Commission won't pursue a casino smoking ban
Much has changed since the St. Jo Frontier Casino first opened for business in 1994.
The riverboat no longer paddles up and down the Missouri River, it’s no longer docked Downtown and gamblers aren’t limited to $500 in losses during a two-hour period. One thing has remained constant: It’s perfectly legal for someone to light up and smoke a cigarette while playing slots or blackjack.
“Part of the enjoyment of going to the casino has been being able to smoke,” said Mike Leara, chairman of the Missouri Gaming Commission. “A lot of them have restrictions on where you can smoke.”
For some, that’s not enough. Efforts to ban smoking at the Frontier Casino are as old as the city’s smoking ban itself, which passed in 2014 with 52% voter approval. That ban includes a casino exemption, as do smoke-free ordinances in Kansas City and St. Louis.
In May, Councilman P.J. Kovac’s attempt to prohibit smoking at the Frontier Casino did not gain support from the full council. Some feared a smoking ban would put the St. Joseph casino at a competitive disadvantage with nearby casinos and possibly jeopardize the $800,000 in revenue that the city receives for things like festivals, economic development and historic preservation.
Now one anti-smoking advocate is urging a statewide solution. If a smoking ban puts one casino at a competitive disadvantage, why not ban smoking at all of Missouri’s 13 riverboat casinos?
“They are interested in profits over health,” said Stan Cowan, a retired public health official with the University of Missouri. “Is a casino worker’s health considered less valuable?”
To Cowan, it’s not enough to enter the casino floor and notice that the air seems smoky or clean. He cites a 2014 University of Missouri Health System study that measured particulate matter pollution at nine casinos in Missouri, including both smoking and non-smoking areas on some facilities. The casinos were not individually named.
The study found that in 10 sections that allowed smoking, the particulate pollution level was rated 74 and the average air quality index was considered unhealthy, based on Environmental Protection Agency standards. In non-smoking sections, particulate matter averaged 23 and the air-quality rating was moderate.
“When you walk into a place and you smell it, that’s a sign of secondhand smoke,” Cowan said. “The absence of odor doesn’t mean it’s good air quality.
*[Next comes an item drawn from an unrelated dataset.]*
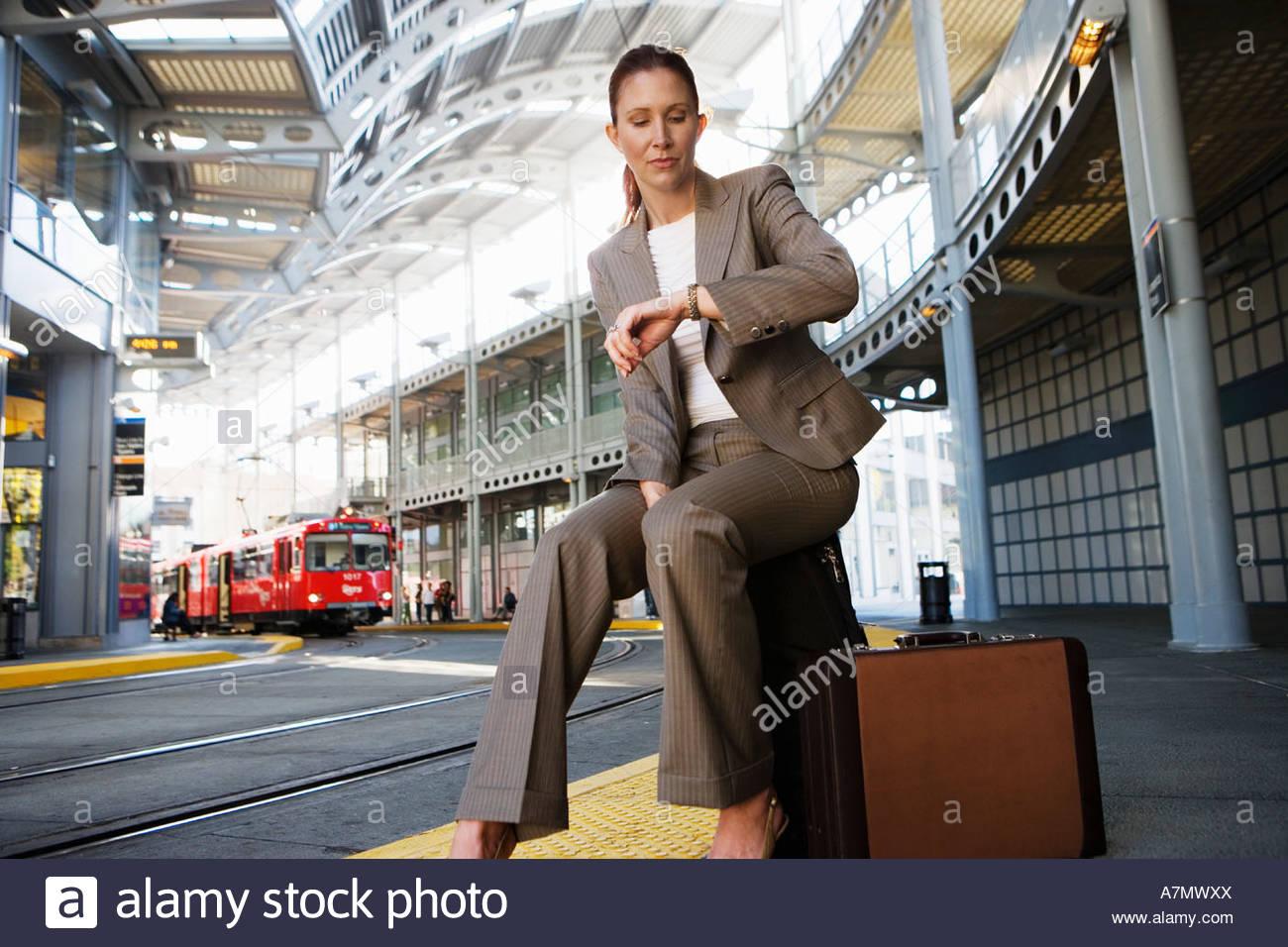 Geschäftsfrau, die sitzen auf Koffer wartet Straßenbahn Überprüfung Zeit auf Oberflächenniveau Stockbild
Many of the compounds of secondhand smoke do not have an odor.”
Cowan said state statute requires the Gaming Commission to assure that casinos are not operating in a way that is harmful to the public. He said that includes air quality.
“Exposure to secondhand smoke is an unnecessary risk,” he said. “The commission has a very clear statutory obligation on this.”
Leara, the commission chairman, said any decision on smoking is up to the casinos and the cities where they operate.
“That’s a business decision that casinos would have to make,” he said. “I do not smoke. I am not a fan of it. But I don’t think our position as regulators is to impose health restrictions as it relates to smoking.”
Pat Conway, a former St. Joseph state representative who also serves on the gaming commission, said a smoking ban would hurt casino revenues just as many facilities are starting to recover from the pandemic. In St. Joseph, the city’s riverboat revenue was down about $40,000 last year because of COVID-19 and its impact.
“If the legislature or the executive wanted to do something, I guess they could,” Conway said. “But right now we’re going to leave it up to the individual communities.”
He said the St. Joseph facility has tried to give options to its patrons with a nonsmoking section for casino games and a ban on smoking in non-gambling areas like restaurants.
The St. Joseph smoking ban also includes “trigger language” that would prohibit smoking on the Frontier Casino if a smoking ban is ever enacted at gambling facilities in the Missouri counties of Clay, Jackson and Platte and the Kansas counties of Johnson and Wyandotte.
Conway said probably won’t happen any time soon.
“I think smoking will change again in the next decade just as it has in the last 20 or 30 years,” he said.